Wollten Sie selbstständig sein, oder hat sich das ergeben?

Ich bin in einer Zeit aufgewachsen, als jede Frau von einem Prinzen aus ihren Nöten erlöst werden wollte. Aber ich war gleich nach der Matura am Reinhardt-Seminar. Ich bin in diese Selbstständigkeit hineingeraten und habe sie nie wieder aufgegeben.

Interessiert Sie Geld also doch?

Ich verachte alles, was mit Geldgier, mit Shopping zu tun hat. Diese Kauferei und dieses Teuer-essen-Gehen, die Weine, das ganze westliche materialistische Geldgetue halte ich von mir fern. Ich habe mein Auskommen, sagen wir so.

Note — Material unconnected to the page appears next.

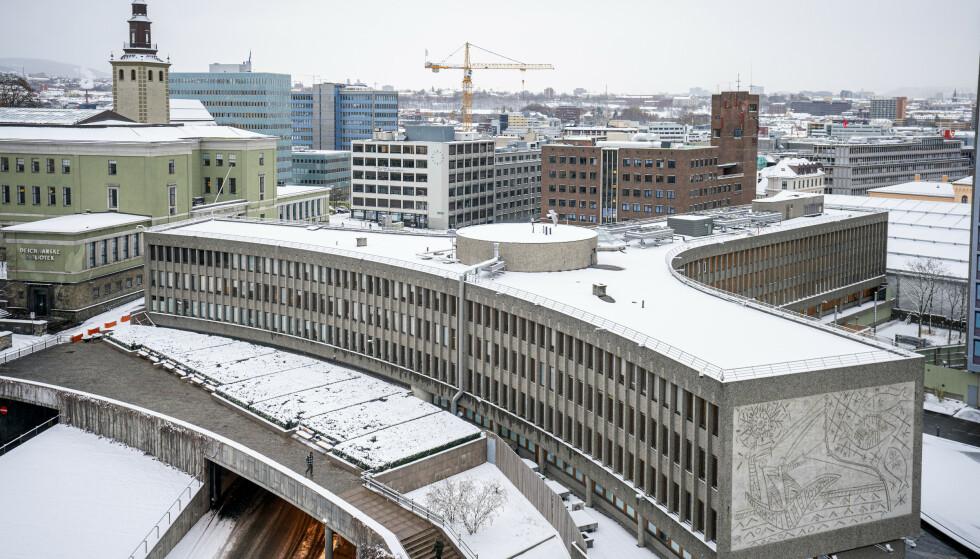 RIVES FØR PÅSKE: Kommunaldepartementet avviser klagene på vedtakene, og sender i dag brev til Statsbygg om at rivingen av Y-blokka skal skje før påske. Foto: NTB/Scanpix.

Gönnen Sie sich keinen Luxus?

Ich mache keine wilden Reisen, kaufe mir keine Fetzen, die Unsummen kosten. Ich habe weder Schmuck noch ein teures Auto. Ich mache kein Wellness und keine Operationen. Ich bin ein wirklicher Gegner des ständigen Konsumierens. Ich versuche das für mich überschaubar zu halten, passe aber auf, dass alles in der von mir geforderten Lebensqualität passiert. Das bedeutet, in einem Haus zu leben, wo man die Herbstblätter runterrascheln hören kann.

War das auch schon so, als Sie jung waren?

Als ich jung war, gab es diesen Konsumzwang noch nicht. Als das Wirtschaftswunder gekommen ist, habe ich die Neureichen verachtet. Diese Entwicklung zum Konsumzwang habe ich nicht mitgemacht, wohl auch, weil ich ein künstlerisch orientierter Mensch war.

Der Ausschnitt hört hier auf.